◆ **Requirements**:
Reproduce only the entries from the line containing "From among the items" through the line containing "1.43 metres", substituting "ceiling grille" for "ceiling air vent" and leaving everything else unchanged.

◆ **Information supplied**:

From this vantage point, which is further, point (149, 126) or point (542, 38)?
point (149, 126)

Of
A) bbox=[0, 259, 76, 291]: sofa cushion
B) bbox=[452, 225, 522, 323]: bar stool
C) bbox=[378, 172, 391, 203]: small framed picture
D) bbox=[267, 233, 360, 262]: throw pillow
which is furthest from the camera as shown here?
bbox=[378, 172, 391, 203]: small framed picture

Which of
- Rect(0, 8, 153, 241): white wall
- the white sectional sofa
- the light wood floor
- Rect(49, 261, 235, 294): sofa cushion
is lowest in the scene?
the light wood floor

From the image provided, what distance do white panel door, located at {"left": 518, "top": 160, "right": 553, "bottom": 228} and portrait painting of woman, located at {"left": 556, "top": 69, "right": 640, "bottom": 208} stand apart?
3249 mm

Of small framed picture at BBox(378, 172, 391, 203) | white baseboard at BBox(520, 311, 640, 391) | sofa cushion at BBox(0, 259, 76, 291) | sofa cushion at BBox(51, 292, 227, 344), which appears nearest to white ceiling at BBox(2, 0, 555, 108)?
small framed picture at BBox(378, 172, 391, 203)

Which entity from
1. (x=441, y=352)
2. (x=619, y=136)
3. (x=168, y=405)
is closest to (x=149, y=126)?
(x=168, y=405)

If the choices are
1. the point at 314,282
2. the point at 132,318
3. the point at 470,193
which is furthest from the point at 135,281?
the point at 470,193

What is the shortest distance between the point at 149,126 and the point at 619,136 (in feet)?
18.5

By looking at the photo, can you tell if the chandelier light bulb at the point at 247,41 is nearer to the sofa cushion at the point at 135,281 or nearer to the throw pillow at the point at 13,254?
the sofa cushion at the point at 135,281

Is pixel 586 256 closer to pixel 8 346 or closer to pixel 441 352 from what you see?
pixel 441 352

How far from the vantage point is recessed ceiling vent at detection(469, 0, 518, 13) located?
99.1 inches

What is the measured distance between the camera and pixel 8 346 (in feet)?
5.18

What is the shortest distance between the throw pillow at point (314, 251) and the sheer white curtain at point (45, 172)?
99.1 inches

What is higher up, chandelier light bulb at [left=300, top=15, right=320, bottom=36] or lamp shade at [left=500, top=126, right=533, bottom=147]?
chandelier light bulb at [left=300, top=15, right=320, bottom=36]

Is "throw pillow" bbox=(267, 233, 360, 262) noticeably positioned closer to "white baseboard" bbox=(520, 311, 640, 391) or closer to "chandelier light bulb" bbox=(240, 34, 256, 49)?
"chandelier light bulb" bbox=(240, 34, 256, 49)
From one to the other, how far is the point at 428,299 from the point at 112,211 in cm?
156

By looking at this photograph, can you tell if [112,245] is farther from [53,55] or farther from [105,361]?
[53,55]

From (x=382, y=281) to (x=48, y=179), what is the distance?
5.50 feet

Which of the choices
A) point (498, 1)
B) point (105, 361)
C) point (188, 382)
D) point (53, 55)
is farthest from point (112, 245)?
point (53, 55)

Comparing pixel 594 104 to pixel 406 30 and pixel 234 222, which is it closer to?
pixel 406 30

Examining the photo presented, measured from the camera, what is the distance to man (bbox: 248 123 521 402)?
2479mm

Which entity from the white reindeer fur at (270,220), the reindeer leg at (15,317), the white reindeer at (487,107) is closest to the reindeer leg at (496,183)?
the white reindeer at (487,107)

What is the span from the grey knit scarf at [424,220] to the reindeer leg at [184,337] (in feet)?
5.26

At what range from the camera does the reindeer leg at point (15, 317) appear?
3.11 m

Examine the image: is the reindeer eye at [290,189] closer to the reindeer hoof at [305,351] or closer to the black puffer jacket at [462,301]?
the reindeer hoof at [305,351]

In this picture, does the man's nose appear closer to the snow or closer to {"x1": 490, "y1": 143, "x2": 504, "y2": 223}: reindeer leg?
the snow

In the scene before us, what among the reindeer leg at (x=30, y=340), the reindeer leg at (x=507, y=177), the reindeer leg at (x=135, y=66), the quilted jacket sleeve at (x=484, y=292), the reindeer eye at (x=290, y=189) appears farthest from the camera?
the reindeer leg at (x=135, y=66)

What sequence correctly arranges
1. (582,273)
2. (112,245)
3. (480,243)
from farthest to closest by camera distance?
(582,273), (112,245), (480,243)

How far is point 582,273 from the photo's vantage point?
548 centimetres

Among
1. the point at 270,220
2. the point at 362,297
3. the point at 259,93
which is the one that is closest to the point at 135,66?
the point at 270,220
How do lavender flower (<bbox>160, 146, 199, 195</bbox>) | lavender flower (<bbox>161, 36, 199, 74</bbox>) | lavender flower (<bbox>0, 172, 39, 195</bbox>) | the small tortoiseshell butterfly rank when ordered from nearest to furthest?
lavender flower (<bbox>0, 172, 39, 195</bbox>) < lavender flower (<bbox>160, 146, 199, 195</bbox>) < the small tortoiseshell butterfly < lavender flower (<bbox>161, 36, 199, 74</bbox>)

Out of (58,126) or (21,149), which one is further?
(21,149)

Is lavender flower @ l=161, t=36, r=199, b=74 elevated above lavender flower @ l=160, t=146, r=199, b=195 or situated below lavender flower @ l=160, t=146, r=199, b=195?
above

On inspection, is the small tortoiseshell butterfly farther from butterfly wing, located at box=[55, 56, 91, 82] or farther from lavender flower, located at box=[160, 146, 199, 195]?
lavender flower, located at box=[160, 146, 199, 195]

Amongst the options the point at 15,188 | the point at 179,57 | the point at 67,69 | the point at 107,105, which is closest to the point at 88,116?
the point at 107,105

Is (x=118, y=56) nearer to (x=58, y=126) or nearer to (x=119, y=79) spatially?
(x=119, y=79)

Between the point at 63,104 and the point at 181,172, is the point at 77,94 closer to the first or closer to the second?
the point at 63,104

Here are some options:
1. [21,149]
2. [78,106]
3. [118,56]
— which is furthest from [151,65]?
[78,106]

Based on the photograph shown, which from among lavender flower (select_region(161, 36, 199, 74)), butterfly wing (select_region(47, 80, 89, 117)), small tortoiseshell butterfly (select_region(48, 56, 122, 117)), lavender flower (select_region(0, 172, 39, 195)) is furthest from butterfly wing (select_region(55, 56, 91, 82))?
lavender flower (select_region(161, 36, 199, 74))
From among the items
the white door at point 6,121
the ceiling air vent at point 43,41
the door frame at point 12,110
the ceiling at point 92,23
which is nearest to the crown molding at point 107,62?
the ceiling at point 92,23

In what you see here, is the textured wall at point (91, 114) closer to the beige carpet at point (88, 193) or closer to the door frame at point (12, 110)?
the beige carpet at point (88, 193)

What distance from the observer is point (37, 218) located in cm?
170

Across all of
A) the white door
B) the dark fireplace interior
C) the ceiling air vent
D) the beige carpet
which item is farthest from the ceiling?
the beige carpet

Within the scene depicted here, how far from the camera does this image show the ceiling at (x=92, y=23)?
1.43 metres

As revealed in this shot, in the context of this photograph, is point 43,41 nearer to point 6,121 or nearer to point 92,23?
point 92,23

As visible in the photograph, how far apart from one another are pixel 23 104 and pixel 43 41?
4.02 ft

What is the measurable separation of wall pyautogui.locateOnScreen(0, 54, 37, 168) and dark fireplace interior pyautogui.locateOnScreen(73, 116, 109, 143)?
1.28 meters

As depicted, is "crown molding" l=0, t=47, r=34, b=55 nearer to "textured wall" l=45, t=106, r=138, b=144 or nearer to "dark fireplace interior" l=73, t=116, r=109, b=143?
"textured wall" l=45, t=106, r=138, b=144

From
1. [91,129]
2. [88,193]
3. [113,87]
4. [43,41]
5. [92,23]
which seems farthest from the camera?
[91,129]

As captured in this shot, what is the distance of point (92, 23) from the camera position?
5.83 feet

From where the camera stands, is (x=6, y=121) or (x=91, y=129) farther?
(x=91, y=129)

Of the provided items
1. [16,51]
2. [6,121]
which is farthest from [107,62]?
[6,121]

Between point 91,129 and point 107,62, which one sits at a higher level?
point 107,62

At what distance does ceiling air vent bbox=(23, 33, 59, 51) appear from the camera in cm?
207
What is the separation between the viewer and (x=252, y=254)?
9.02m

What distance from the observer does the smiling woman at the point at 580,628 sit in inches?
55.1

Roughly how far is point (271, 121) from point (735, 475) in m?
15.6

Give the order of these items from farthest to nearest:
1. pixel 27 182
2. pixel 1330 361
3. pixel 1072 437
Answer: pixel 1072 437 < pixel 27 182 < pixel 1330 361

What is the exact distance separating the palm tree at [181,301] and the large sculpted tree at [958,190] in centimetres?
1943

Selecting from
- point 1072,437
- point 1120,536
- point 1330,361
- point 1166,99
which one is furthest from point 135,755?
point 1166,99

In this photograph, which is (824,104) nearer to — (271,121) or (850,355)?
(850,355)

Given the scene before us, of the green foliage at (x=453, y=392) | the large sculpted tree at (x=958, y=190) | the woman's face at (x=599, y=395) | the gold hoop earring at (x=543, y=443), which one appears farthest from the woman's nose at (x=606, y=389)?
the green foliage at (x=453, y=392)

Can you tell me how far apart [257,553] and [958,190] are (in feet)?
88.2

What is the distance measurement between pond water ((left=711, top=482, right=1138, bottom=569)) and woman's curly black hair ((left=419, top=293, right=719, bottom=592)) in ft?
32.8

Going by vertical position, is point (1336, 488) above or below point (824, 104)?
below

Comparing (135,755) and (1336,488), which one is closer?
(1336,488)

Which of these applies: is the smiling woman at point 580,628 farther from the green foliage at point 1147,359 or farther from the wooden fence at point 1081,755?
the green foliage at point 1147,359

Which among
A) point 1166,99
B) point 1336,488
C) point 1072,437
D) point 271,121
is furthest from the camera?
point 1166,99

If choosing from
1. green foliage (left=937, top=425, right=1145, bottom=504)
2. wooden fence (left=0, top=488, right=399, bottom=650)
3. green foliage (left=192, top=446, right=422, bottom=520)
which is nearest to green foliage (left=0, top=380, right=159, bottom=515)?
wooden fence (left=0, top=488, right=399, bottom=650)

◆ **Final answer**:
From among the items
the white door at point 6,121
the ceiling grille at point 43,41
the door frame at point 12,110
the ceiling at point 92,23
which is nearest to the crown molding at point 107,62?
the ceiling at point 92,23

In what you see here, is the textured wall at point (91, 114) closer to the beige carpet at point (88, 193) or closer to the door frame at point (12, 110)?
the beige carpet at point (88, 193)

What distance from the observer is point (37, 218) located in cm?
170

Across all of
A) the white door
B) the dark fireplace interior
C) the ceiling grille
D) the beige carpet
which item is farthest from the ceiling?
the beige carpet

Within the scene depicted here, how far from the camera does this image show the ceiling at (x=92, y=23)?
1.43 metres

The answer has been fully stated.